PROBLEM DETAILS.
Rewrite everything in the rows below, from the line containing "As shown in this snapshot, how" down to the line containing "Answer: 26.0", as a JSON list of strings with one string per line. Include both end lines and omit blank lines.
begin
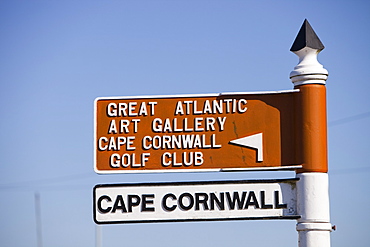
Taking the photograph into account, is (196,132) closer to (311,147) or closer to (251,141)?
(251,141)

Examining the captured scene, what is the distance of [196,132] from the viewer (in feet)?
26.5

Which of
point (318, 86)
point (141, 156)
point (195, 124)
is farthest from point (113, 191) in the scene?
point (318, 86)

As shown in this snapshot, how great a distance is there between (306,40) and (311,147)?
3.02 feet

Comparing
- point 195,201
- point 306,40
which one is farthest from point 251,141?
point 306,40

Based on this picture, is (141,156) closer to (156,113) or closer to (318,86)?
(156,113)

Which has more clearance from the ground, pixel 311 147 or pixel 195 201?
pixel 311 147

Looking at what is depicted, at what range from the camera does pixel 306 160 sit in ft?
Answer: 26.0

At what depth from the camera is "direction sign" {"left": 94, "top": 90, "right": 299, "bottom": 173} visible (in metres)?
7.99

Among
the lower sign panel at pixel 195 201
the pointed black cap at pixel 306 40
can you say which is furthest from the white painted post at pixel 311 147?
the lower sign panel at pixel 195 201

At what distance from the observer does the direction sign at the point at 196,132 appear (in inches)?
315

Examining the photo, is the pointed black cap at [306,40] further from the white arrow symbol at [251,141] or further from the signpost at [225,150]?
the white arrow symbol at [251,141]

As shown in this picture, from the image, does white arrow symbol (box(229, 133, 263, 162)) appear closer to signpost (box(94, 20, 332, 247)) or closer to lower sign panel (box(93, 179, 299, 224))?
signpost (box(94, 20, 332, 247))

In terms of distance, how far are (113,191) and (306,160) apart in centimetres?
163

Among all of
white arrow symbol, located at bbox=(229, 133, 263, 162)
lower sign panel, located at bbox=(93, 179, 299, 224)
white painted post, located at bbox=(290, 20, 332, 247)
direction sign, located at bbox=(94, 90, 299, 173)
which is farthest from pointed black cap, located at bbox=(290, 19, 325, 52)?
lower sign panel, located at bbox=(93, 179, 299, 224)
end
begin
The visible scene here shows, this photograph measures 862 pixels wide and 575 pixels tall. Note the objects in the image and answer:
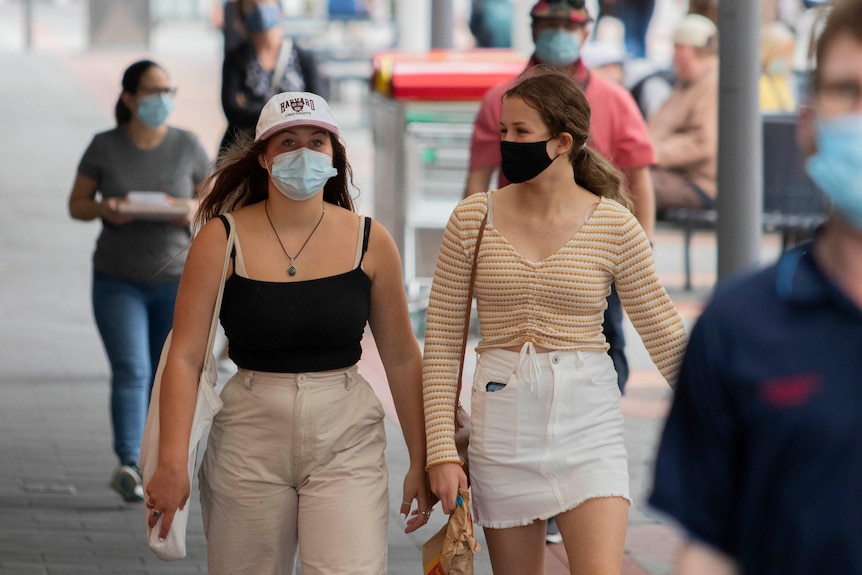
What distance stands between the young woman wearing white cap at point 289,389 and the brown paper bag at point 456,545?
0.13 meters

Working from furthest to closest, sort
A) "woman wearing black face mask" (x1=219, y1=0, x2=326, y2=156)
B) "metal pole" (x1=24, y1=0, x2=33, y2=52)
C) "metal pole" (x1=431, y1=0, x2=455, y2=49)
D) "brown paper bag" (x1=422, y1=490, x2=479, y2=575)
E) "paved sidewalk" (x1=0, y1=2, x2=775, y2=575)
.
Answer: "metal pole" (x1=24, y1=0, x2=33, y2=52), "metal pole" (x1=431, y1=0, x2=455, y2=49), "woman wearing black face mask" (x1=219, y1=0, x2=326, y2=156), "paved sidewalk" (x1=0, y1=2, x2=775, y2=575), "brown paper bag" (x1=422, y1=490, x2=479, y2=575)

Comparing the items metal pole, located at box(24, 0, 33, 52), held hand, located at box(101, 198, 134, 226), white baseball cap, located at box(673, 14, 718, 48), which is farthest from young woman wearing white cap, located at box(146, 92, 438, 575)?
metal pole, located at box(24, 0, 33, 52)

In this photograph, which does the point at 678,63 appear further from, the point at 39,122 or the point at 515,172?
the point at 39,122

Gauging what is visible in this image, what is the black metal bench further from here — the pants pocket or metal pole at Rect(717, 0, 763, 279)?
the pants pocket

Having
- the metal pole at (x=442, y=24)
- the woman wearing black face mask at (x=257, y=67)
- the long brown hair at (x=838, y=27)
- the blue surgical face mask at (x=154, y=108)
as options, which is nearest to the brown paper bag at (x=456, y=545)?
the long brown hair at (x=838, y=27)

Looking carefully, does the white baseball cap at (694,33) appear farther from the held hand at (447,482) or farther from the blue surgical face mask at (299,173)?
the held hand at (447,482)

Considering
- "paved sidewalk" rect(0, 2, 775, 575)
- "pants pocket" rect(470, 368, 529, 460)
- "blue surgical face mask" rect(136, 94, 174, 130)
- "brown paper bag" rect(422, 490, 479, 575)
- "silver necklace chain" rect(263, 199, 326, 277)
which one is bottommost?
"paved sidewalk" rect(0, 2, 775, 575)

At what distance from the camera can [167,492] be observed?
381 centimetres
end
ANSWER IN FULL.
[
  "As shown in this snapshot, how great a distance is there between (306,40) and (311,147)?",
  "3.02 feet",
  "Comparing",
  "- point 195,201",
  "- point 306,40",
  "which one is farthest from point 251,141?",
  "point 306,40",
  "Based on this picture, is (141,156) closer to (156,113) or closer to (318,86)?",
  "(156,113)",
  "Which has more clearance from the ground, pixel 311 147 or pixel 195 201?",
  "pixel 311 147",
  "Looking at what is depicted, at what range from the camera does pixel 306 160 sit in ft?",
  "Answer: 26.0"
]